The book has sold about 1,800 copies, he said. Musick has done presentations on it in Denver, Kansas City, New York, the Oshkosh, Wis., air show, and at the Strategic Air and Space Museum in Nebraska.
Wellman and Musick both say they were impressed with substantiation from Nik and Eva's Alabama neighbors, who came forward after the book was published.
Facts that stand out, which Wellman says nobody else has been able to reconcile or explain, are: documented appearances in 1972-73 of a Hughes who was emaciated, with curled fingernails and long hair, "a crazy person," within weeks of an appearance by an articulate, well-groomed, healthy Hughes. Then more appearances of each.
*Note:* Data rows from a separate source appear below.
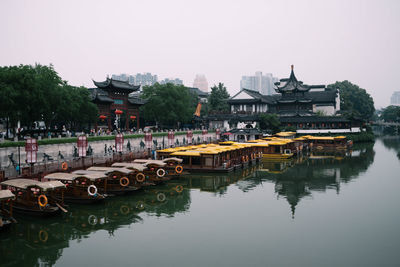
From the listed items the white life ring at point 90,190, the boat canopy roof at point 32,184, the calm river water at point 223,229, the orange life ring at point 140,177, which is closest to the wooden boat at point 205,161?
the calm river water at point 223,229

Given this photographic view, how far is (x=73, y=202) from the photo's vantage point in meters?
24.1

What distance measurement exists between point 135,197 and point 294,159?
30370 mm

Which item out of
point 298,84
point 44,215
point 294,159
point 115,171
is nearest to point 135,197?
point 115,171

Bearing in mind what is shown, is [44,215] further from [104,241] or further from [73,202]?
[104,241]

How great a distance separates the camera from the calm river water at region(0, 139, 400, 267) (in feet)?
52.4

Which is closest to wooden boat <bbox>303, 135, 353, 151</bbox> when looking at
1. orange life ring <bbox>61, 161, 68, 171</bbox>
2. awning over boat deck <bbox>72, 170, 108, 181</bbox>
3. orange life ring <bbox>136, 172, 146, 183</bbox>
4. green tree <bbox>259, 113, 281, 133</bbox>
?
green tree <bbox>259, 113, 281, 133</bbox>

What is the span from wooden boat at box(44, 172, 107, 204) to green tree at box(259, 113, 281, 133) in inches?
2269

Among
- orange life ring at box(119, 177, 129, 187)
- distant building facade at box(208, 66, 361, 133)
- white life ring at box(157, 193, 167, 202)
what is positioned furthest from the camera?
distant building facade at box(208, 66, 361, 133)

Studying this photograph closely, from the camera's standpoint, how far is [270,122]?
78.2 metres

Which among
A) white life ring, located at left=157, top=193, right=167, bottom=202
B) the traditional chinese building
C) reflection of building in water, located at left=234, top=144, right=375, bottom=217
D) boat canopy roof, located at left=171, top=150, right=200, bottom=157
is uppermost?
the traditional chinese building

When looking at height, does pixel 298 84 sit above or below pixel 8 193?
above

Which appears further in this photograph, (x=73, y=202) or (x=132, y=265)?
(x=73, y=202)

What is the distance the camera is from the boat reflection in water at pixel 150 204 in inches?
684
Musick's theory is that the CIA helped Hughes disappear and assume a new identity in exchange for work like that which the government did with the Glomar Explorer, a deep-sea research ship Hughes owned that helped recover part of a Soviet submarine in the Pacific.
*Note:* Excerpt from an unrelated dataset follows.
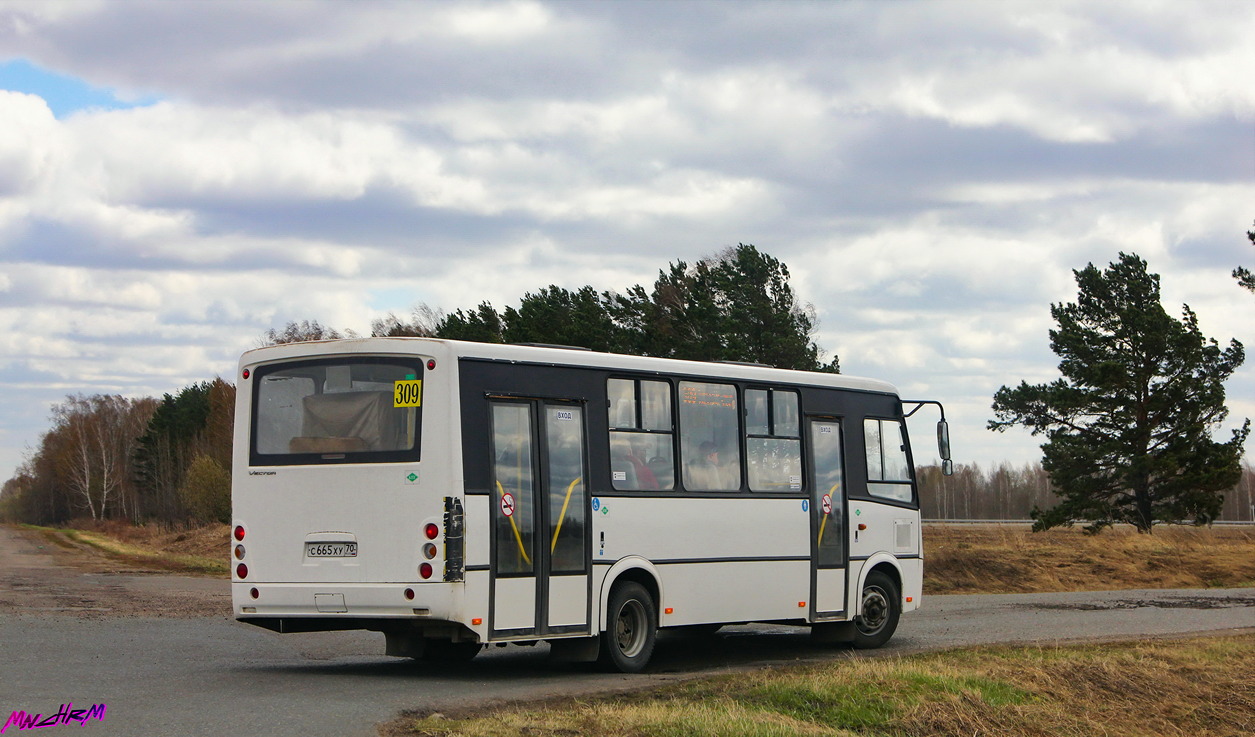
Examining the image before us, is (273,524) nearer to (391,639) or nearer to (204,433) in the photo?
(391,639)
"Hughes did a lot of undercover stuff for the government," Musick said.
Loose ends remain untied. Medical records show the young Verner Nicely is 5 inches shorter than the old Verner Nicely, Wellman said in an email. "How is this possible?" he asked.
"Eva's story, however weird and hard to believe, makes as much sense as anything," Wellman said. "Hughes had the motivation and money to stage this disappearing act. I've had many people challenge the theory, but not one, including Paul Winn, can explain all of these issues away."
The research continues.
One woman, a neighbor of Nik and Eva's in Alabama, gave Musick a photograph of Nik he believes may have been taken by Eva in about 1990.
It shows a lanky older man with a curly beard wearing an old-style oil-rig worker's helmet, looking straight into the camera, enigma all over this face.